The issue that should be on everyone's radar is a possible 25 per cent tariff on car imports into the US from the Europe Union and Japan, said Stefan Hofer, managing director and chief investment strategist at LGT Bank Asia. At a media lunch on Wednesday, he flagged the implications of the import duty if there is no trade deal between the US and its trade counterparts Japan and the EU.
He said that the duty - if levied - might cause Europe and Japan to go into recession, and will also be "extremely negative for financial markets".
He does not expect the 25 per cent tariff to materialise but should it happen, "this will probably cause recession in Europe and Japan". Risky assets would be "substantially" weaker. The financial markets will not be spared either.
"If the US puts a 25 per cent tariff on imported cars from Europe and Japan, this will be extremely negatively for financial markets, " Mr Hofer cautioned.
One could expect a stronger US dollar, however.
He thinks that this issue warrants close monitoring. "Investors, ourselves, everybody, this is the issue that we have to watch, I think more closely than anything else. We really really need to avoid this 25 per cent tariff on cars. It is by far the most important issue, with the exception of US-China trade dialogue."

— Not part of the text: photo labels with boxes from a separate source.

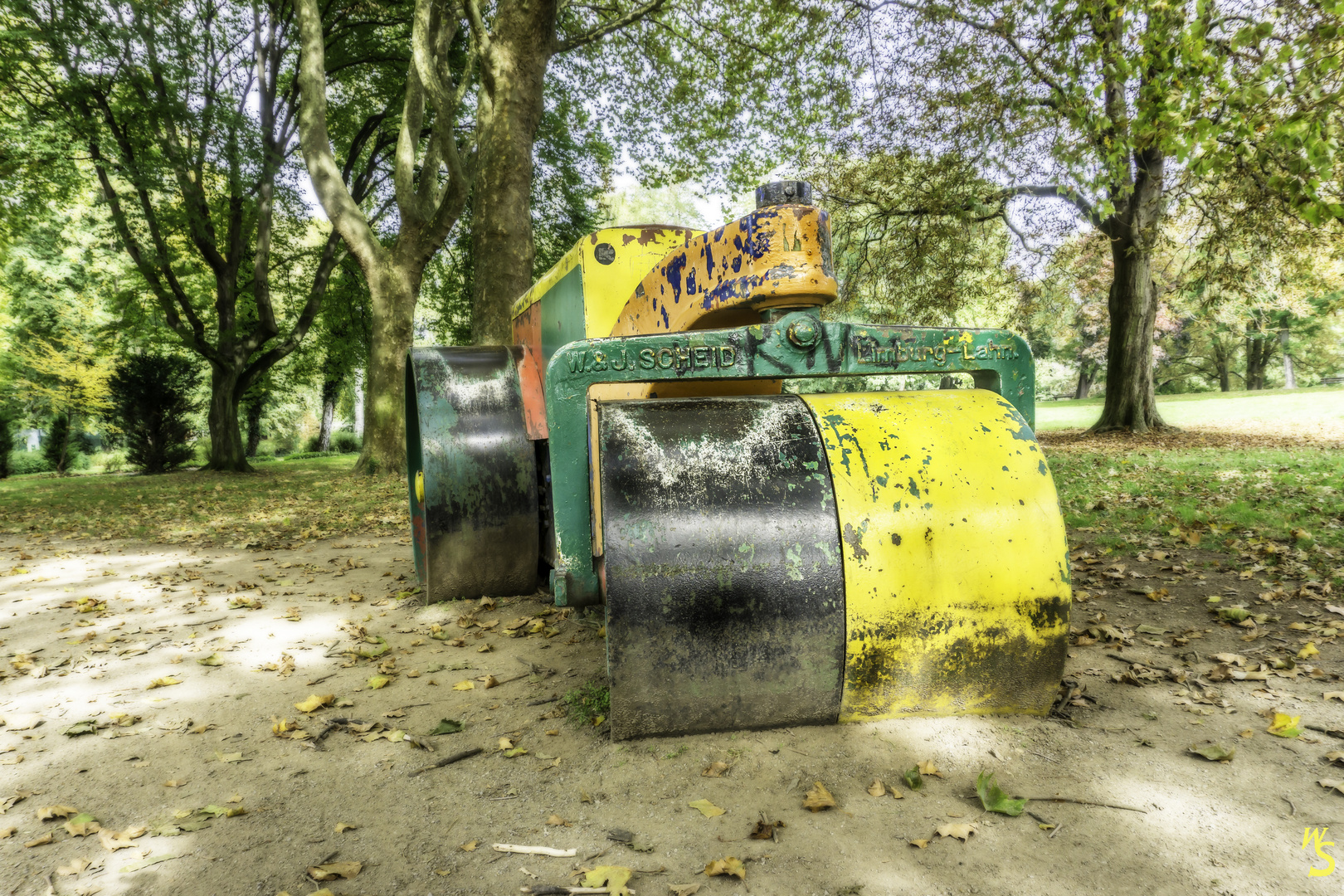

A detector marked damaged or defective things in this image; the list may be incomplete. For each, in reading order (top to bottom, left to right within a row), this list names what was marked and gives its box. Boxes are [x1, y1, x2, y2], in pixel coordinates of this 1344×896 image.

rusty yellow paint [502, 226, 693, 334]
orange rusted panel [607, 205, 833, 338]
rusty yellow paint [612, 205, 838, 338]
rusty yellow paint [796, 389, 1069, 719]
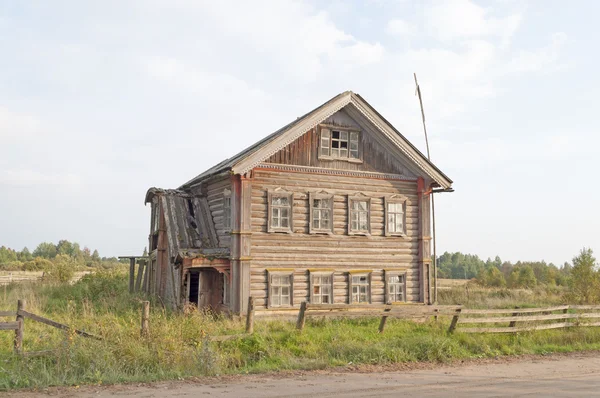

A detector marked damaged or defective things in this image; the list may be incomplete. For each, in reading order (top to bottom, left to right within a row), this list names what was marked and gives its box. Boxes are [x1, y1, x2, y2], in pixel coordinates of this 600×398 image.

broken porch roof [180, 91, 452, 190]
broken porch roof [144, 190, 226, 258]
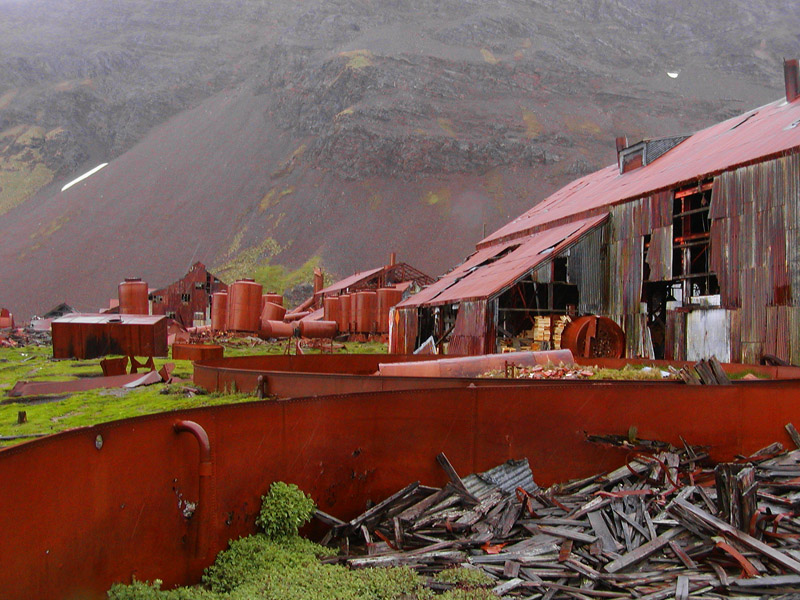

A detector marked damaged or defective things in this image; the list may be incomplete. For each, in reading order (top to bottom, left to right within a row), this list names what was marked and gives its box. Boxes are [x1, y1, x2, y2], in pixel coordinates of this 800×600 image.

rusty red metal wall [4, 382, 800, 596]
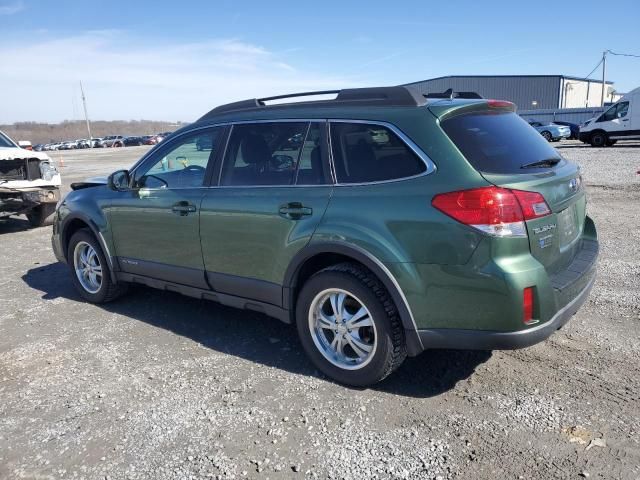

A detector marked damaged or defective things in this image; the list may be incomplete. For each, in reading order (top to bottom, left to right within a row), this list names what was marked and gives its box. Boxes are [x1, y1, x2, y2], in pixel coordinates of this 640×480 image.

damaged car [0, 129, 61, 227]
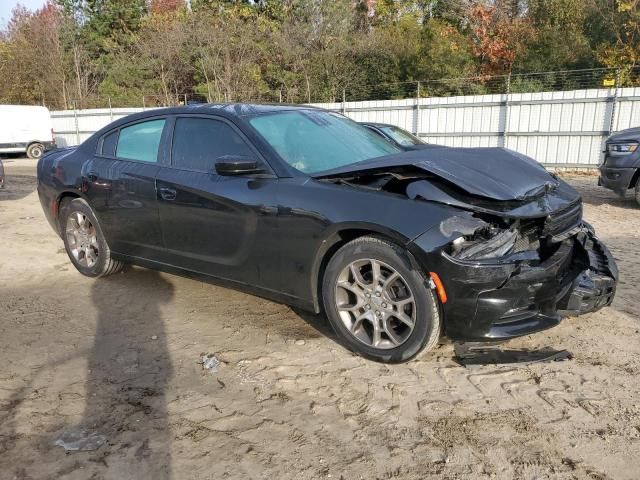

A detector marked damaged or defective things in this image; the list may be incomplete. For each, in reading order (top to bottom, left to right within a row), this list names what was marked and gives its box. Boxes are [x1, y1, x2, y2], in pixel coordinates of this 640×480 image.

Mr Hofer expects Japan and the EU to reach a trade deal with the US as early as February 2019.
The impact of the tariff on car makers varies. He cited Japanese auto manufacturers Honda and Mazda as examples.

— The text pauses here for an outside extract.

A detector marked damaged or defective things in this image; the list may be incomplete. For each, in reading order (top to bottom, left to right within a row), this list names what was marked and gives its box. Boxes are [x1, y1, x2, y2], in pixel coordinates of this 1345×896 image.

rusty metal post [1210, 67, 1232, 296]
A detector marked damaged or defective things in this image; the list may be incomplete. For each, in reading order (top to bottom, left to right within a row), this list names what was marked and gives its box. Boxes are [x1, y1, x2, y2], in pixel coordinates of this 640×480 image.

Honda makes the vast majority (about 75 per cent) of the cars that it sells in the US at its American plant, so those will not be impacted by tariffs. The other extreme is its smaller rival Mazda, which has almost 80 per cent of its cars sold in the US made in Japan. So if the US levies a 25 per cent duty on cars imported from Japan, Mr Hofer foresees that Mazda will be badly hit as "it will wipe out all of Mazda's operating earnings".
"So both Europeans and Japanese are highly motivated to do everything possible to avoid this 25 per cent tariff on their vehicles. We are expecting to see a trade deal in the first quarter that will solve this problem."
It was reported in November 2018 that the US Commerce Department had submitted draft recommendations to the White House on its investigation into whether or not to impose tariffs of up to 25 per cent on imported cars and parts on national security grounds.
The White House has pledged not to move forward with imposing tariffs on the EU or Japan as long as it is making constructive progress in trade talks.